Like it or not, it’s my ace.
“He can skin a corpse,” the redhead says. “It’s just meat, anyway.”
“Biggest score in over two hundred years and you want to piss it away because somebody bruised your ego,” the girl says. She heaves another one of her theatrical sighs. “I guess I’m just going to have to kill you and take it all for myself.”
“I got a better idea,” I say, reaching toward that dark power, letting it flow through me to do what it wants. “How about I kill you both?” The zip-tie binding my wrists together disintegrates as the redhead turns to me, lashes out with his hand. A few inches from my head and it vaporizes, breaking into dust that scatters in the air. He screams, his face twisting out of its human shape. His jaw unhinges, three barbed tongues lash out toward me only to meet the same fate. He reels back, his remaining hand pressed tight against his mouth. Smoke boils up from beneath it.
The redhead is closer, so I focus on him. I grab him, his skin blistering and flaking away into dust. I focus my will into this nightmare energy and pump him full of it. He tries to pull away, but it’s too late. He stumbles, falls. Pieces of him disintegrate like a sand castle in a high wind. By the time he hits the ground he’s nothing but a pile of grit.
“Oh, mister necromancer,” the girl says, “you are so very, very interesting. I’m going to have fun playing with you.”
I turn to her, intending to destroy her the same way, but then there’s a tugging in my chest, a tearing. A burst of pain blows through me. It’s the same as on the train, only ten times worse. Through the haze of pain I get it. I didn’t push myself on the train when I animated all those corpses, I tapped into this power without realizing it.
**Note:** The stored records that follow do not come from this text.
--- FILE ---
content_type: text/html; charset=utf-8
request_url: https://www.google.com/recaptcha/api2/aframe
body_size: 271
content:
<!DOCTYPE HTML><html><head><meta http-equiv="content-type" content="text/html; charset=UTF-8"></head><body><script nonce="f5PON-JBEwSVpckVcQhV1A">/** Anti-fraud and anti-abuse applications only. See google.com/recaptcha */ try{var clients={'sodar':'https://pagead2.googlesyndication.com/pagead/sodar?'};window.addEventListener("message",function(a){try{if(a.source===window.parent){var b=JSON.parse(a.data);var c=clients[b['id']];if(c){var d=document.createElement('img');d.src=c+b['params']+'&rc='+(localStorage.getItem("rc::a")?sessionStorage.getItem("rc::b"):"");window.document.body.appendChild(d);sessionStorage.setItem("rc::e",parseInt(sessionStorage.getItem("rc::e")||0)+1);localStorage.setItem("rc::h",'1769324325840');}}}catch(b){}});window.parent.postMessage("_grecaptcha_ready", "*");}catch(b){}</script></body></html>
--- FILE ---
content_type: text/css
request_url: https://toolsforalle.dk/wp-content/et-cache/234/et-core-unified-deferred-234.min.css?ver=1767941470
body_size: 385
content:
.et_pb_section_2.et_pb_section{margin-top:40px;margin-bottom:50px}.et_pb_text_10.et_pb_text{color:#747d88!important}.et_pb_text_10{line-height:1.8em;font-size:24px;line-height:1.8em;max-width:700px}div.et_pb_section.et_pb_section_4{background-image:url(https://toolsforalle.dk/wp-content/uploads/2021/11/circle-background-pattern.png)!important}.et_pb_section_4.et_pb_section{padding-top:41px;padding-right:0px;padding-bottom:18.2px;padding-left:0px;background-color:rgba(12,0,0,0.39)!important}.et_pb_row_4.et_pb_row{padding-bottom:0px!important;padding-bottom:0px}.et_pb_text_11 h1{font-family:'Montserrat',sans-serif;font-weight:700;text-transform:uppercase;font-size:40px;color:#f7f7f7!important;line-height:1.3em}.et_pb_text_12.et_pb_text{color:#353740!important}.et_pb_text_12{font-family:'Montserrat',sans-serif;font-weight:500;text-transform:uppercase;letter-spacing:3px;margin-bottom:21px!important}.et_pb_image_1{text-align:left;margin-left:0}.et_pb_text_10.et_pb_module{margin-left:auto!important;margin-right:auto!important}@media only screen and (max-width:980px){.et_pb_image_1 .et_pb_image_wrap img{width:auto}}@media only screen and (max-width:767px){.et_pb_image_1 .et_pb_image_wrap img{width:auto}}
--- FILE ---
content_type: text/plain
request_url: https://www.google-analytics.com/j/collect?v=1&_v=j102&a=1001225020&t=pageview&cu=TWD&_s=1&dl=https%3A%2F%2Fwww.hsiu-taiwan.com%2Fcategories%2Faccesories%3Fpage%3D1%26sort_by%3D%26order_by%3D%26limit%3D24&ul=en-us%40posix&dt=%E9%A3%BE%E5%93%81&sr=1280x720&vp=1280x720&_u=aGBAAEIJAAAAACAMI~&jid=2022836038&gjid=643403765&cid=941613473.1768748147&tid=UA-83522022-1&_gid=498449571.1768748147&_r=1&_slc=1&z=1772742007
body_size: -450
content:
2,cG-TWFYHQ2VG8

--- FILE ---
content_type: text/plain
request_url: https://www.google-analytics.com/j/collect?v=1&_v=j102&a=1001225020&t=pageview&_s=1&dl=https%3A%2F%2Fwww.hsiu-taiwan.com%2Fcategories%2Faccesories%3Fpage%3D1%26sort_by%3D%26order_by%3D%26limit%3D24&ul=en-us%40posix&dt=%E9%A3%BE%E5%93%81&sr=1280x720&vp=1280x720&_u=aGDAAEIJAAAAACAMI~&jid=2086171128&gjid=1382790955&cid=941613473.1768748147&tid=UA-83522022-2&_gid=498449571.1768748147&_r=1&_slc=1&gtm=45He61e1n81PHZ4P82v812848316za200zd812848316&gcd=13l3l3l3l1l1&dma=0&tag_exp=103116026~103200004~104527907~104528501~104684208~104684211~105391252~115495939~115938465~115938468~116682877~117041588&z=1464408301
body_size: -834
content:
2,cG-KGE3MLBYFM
The pain is intense and I fight to keep it from dropping me. The girl picks up a box from the stack against the wall with one hand, one of the big-screen TVs, and lobs it at me like it’s a baseball. It hits me in the chest, a good fifty pounds of plastic, glass and cardboard, knocking me against the wall. My concentration’s blown and the tenuous grasp I had on that power disappears.
She’s on me in a flash. Tiny hands stretch, skin splitting until the fingers are sharp, birdlike talons wrapped in shredded flesh. She gets hold of my throat before I can stop her, sinks her claws into my neck.